— Listed entries —
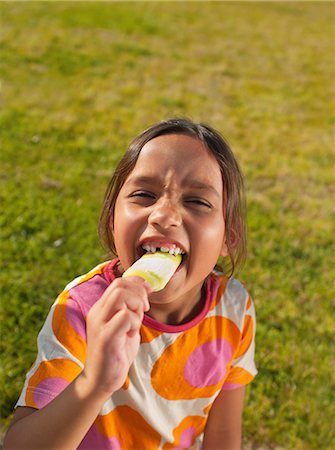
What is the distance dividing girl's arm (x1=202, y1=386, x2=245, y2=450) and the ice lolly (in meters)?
0.80

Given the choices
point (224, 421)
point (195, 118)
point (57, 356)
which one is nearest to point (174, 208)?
point (57, 356)

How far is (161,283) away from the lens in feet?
5.00

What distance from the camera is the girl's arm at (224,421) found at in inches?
87.1

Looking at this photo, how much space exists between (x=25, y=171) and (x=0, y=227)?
81 cm

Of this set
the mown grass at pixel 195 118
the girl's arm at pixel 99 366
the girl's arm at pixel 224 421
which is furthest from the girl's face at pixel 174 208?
the mown grass at pixel 195 118

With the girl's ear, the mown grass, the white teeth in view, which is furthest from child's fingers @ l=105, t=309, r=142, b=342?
the mown grass

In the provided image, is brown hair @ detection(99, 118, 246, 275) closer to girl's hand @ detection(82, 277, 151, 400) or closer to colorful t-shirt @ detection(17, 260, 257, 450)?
colorful t-shirt @ detection(17, 260, 257, 450)

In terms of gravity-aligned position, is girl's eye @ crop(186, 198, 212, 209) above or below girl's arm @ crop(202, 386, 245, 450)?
above

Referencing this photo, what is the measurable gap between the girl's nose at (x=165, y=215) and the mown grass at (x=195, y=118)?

— Written instruction —
Put every line of the records above into a numbered list, omitting blank lines and leaving out the pictures.

— Final answer —
1. What is the distance dividing girl's arm (x1=202, y1=386, x2=245, y2=450) and the ice lolly (in meters)?
2. 0.80
3. Given the choices
4. point (224, 421)
5. point (195, 118)
6. point (57, 356)
7. which one is nearest to point (174, 208)?
8. point (57, 356)
9. How far is (161,283) away from the lens in feet?
10. 5.00
11. What distance from the camera is the girl's arm at (224,421) found at in inches?
12. 87.1
13. Looking at this photo, how much space exists between (x=25, y=171) and (x=0, y=227)?
14. 81 cm
15. Of this set
16. the mown grass at pixel 195 118
17. the girl's arm at pixel 99 366
18. the girl's arm at pixel 224 421
19. which is furthest from the girl's face at pixel 174 208?
20. the mown grass at pixel 195 118
21. With the girl's ear, the mown grass, the white teeth in view, which is furthest from child's fingers @ l=105, t=309, r=142, b=342?
22. the mown grass
23. In the provided image, is brown hair @ detection(99, 118, 246, 275) closer to girl's hand @ detection(82, 277, 151, 400) or closer to colorful t-shirt @ detection(17, 260, 257, 450)?
24. colorful t-shirt @ detection(17, 260, 257, 450)
25. In terms of gravity-aligned position, is girl's eye @ crop(186, 198, 212, 209) above or below girl's arm @ crop(202, 386, 245, 450)?
26. above
27. Referencing this photo, what is the measurable gap between the girl's nose at (x=165, y=215) and the mown grass at (x=195, y=118)?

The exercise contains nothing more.